A 9,000-learner college in Greater Manchester has plummeted from an outstanding Ofsted rating to inadequate.

Stockport College achieved the highest possible rating six years ago, but fell to grade four this month following a visit by the education watchdog last month.

The college, which has a current Skills Funding Agency allocation of £8.1m, was hit with inadequate ratings across each of the headline fields and told it needed to “rapidly improve the quality of teaching, learning and assessment”.

The report said “too many” learners leave without achieving their qualifications and attendance was low with many students arriving late to lessons.

The new Stockport College building

“Leaders have not acted quickly to reverse the significant decline in student achievement,” it further said in the report, adding that quality assurance arrangements and self-assessment were “weak” and that the “quality of much of the accommodation and many resources is poor”.

Stephen Carlisle became principal at Stockport last November after a five-year spell in charge at Accrington & Rossendale College, where he had already been deputy principal for five years, achieving an outstanding grade in mid-2009.

_Direction 1_
Show each line of the records that contains the string "long".
The article above has no connection to the records that come after it.

_Rows_
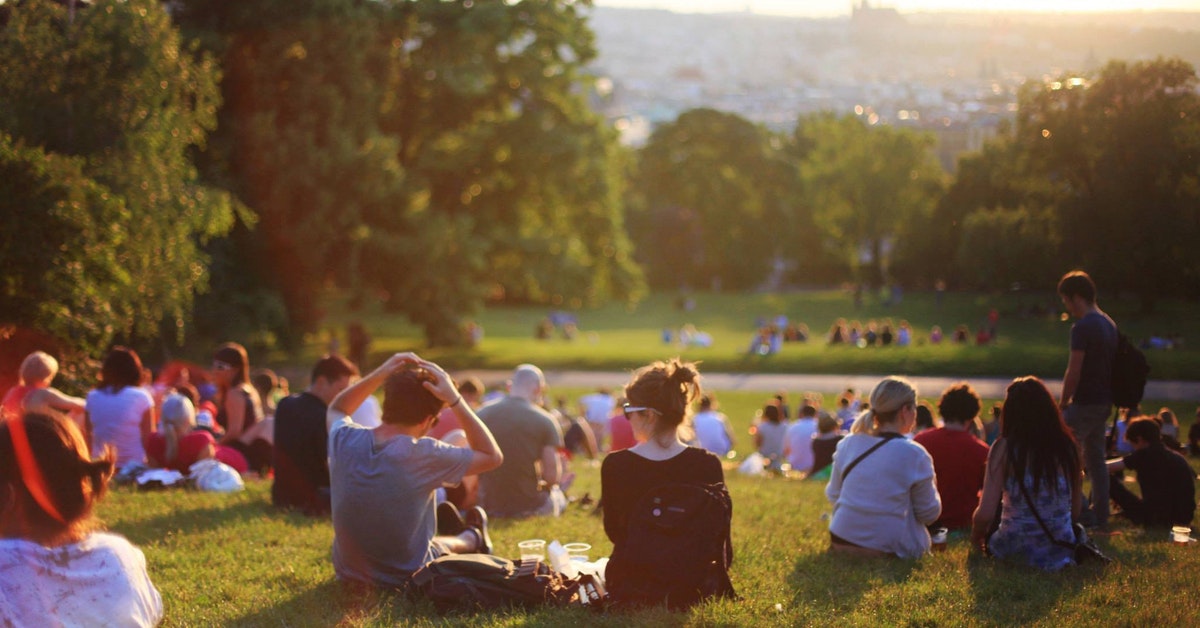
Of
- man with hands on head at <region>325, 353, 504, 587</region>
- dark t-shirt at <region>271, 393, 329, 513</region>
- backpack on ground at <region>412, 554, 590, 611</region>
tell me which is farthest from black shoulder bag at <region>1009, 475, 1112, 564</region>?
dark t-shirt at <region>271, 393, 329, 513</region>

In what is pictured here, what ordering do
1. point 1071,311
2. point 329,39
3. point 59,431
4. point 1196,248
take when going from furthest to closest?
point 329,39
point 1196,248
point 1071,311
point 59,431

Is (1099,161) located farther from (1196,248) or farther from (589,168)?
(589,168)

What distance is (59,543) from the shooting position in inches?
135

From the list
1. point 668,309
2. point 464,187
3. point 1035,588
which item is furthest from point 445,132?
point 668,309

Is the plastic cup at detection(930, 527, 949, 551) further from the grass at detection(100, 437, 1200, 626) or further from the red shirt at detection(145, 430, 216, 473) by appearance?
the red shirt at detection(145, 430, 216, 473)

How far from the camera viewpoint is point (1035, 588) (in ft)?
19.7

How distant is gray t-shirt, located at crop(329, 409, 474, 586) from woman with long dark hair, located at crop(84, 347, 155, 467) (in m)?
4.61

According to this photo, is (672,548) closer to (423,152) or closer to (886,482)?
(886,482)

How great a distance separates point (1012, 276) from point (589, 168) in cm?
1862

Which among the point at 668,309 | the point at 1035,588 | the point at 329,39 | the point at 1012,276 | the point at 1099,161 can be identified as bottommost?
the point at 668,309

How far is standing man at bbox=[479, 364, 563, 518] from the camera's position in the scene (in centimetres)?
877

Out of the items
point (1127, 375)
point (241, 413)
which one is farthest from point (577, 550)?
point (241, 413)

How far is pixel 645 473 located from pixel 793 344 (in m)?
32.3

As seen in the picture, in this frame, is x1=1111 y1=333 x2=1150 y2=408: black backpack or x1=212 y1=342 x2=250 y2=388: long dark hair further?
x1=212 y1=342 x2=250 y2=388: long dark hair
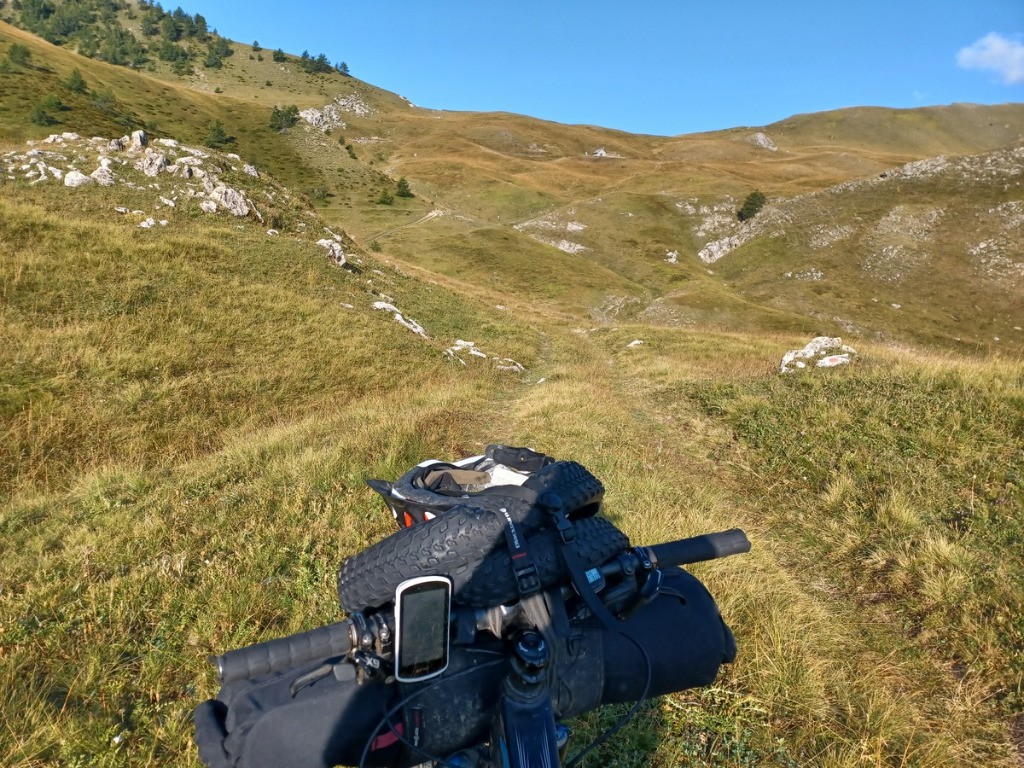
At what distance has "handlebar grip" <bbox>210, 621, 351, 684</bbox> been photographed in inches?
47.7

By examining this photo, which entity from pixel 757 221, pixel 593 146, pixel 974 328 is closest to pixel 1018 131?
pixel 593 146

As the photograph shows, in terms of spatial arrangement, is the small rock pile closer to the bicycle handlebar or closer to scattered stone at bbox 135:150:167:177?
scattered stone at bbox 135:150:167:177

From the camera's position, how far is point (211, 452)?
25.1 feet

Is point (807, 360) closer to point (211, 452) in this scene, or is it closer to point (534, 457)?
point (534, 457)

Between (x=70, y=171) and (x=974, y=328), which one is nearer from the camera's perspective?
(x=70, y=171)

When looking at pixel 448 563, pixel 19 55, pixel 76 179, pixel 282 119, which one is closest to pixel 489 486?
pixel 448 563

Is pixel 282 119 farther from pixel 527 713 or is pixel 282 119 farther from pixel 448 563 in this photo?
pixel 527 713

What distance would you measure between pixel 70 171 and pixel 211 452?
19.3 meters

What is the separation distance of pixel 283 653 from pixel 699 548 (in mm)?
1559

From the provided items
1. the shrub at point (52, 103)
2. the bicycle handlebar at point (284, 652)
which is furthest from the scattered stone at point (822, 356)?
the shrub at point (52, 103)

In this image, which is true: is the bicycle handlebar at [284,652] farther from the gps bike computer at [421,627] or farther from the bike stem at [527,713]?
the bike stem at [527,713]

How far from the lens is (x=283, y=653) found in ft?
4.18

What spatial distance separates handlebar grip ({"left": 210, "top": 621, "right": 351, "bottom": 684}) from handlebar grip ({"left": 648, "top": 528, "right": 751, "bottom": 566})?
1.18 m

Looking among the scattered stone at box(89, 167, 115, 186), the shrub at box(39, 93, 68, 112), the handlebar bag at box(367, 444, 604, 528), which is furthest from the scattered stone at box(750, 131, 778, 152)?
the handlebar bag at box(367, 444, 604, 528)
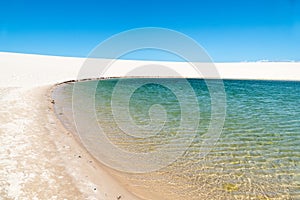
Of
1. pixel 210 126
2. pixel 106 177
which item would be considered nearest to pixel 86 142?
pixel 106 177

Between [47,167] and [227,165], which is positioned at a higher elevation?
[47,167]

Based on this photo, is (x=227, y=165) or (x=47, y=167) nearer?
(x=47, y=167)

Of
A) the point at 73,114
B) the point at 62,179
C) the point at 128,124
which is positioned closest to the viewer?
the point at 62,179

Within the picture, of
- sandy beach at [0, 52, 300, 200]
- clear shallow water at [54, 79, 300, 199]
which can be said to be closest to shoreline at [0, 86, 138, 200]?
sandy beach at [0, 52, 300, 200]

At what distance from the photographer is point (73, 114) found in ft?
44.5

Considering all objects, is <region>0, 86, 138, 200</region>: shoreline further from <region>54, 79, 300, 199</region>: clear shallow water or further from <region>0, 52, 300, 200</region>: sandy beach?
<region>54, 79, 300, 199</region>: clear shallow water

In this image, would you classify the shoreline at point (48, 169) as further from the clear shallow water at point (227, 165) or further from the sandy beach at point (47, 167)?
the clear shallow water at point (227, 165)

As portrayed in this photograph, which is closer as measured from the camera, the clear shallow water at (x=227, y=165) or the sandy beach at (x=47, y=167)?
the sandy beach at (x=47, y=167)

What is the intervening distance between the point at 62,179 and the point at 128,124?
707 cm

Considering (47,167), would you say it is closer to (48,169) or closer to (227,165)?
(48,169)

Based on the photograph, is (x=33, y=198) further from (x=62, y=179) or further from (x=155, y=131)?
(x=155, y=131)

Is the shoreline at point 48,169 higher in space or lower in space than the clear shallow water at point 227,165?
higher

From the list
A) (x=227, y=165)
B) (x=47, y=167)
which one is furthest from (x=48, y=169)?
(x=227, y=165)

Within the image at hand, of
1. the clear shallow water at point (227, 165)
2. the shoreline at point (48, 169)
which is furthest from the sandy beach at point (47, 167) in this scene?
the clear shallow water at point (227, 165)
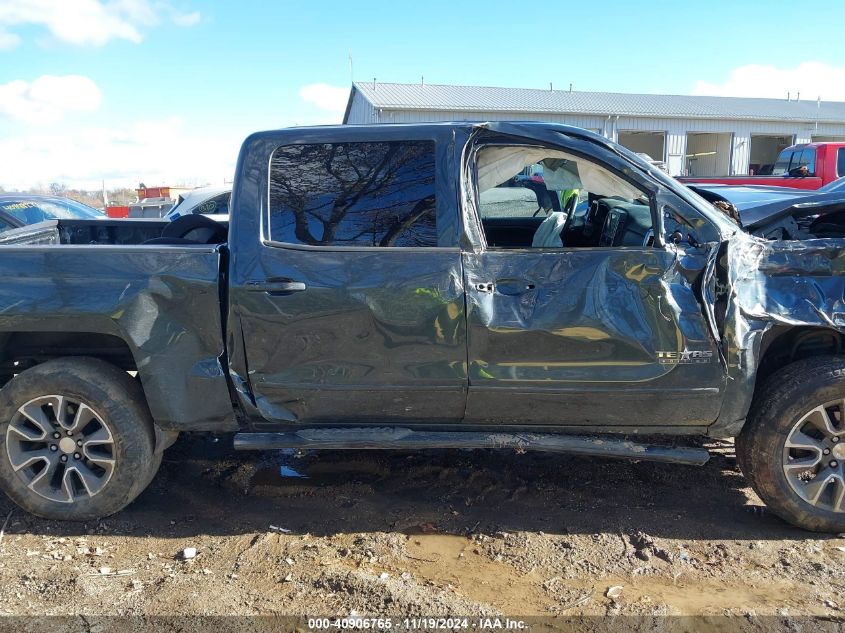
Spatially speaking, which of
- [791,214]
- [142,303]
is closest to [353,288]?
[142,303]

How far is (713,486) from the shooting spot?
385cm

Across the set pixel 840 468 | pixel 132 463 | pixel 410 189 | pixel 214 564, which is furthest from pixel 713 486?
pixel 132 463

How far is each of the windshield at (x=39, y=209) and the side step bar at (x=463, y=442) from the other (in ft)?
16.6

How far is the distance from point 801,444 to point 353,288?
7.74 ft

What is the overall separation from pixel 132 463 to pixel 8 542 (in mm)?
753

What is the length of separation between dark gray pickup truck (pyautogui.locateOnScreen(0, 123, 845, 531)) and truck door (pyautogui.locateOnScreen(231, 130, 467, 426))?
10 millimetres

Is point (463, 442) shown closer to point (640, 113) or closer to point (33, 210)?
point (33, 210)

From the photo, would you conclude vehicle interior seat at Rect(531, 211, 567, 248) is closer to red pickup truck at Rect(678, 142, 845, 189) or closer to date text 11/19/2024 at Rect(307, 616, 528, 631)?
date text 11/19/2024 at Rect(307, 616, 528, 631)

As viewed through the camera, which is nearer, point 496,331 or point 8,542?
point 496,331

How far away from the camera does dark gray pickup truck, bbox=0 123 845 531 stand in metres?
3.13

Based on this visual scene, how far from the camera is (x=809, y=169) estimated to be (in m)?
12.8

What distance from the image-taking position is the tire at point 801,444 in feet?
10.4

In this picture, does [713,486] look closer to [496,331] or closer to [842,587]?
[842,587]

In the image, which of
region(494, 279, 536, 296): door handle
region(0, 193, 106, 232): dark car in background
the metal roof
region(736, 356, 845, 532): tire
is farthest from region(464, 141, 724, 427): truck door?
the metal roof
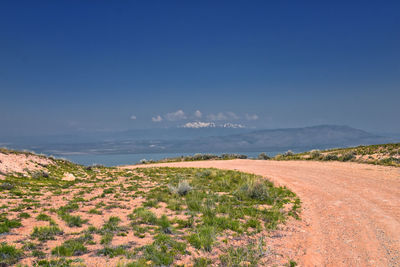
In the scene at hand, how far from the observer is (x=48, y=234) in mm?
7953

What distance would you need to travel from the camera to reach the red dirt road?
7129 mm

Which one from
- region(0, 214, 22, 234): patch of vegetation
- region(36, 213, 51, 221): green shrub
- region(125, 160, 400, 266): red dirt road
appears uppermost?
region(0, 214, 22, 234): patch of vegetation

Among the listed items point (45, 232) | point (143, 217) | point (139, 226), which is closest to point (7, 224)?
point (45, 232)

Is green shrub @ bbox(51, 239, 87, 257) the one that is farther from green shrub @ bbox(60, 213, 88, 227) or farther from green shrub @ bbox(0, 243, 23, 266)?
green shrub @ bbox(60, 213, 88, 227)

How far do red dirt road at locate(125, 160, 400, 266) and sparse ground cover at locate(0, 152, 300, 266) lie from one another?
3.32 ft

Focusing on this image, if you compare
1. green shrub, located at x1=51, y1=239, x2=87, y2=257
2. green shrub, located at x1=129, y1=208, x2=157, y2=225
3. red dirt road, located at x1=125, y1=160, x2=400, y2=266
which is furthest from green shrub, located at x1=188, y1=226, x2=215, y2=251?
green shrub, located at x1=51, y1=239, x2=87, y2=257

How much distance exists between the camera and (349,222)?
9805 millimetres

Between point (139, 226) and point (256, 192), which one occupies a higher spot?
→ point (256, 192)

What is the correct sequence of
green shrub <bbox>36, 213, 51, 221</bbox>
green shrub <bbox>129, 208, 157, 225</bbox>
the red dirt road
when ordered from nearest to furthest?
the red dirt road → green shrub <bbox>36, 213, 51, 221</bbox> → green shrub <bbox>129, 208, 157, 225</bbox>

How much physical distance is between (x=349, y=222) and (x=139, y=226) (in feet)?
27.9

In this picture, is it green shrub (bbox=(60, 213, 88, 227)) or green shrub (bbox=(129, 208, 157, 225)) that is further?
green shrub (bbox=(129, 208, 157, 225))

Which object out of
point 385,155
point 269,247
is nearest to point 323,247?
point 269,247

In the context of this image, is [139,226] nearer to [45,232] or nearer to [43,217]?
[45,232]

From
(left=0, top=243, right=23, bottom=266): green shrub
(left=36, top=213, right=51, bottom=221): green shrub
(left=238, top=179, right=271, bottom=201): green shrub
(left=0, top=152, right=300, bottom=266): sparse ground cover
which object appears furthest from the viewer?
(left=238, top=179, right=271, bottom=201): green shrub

_Direction 2_
Translate this sentence from the article on Stockport College into Spanish: "The report said “too many” learners leave without achieving their qualifications and attendance was low with many students arriving late to lessons."

_Complete response 1_
How distant is gray t-shirt, located at crop(329, 409, 474, 586) from woman with long dark hair, located at crop(84, 347, 155, 467) (in m)?
As seen in the picture, in this frame, is x1=1111 y1=333 x2=1150 y2=408: black backpack or x1=212 y1=342 x2=250 y2=388: long dark hair further?
x1=212 y1=342 x2=250 y2=388: long dark hair

_Complete response 2_
El informe decía que «demasiados» estudiantes se van sin obtener sus titulaciones y que la asistencia era baja, con muchos alumnos que llegaban tarde a las clases.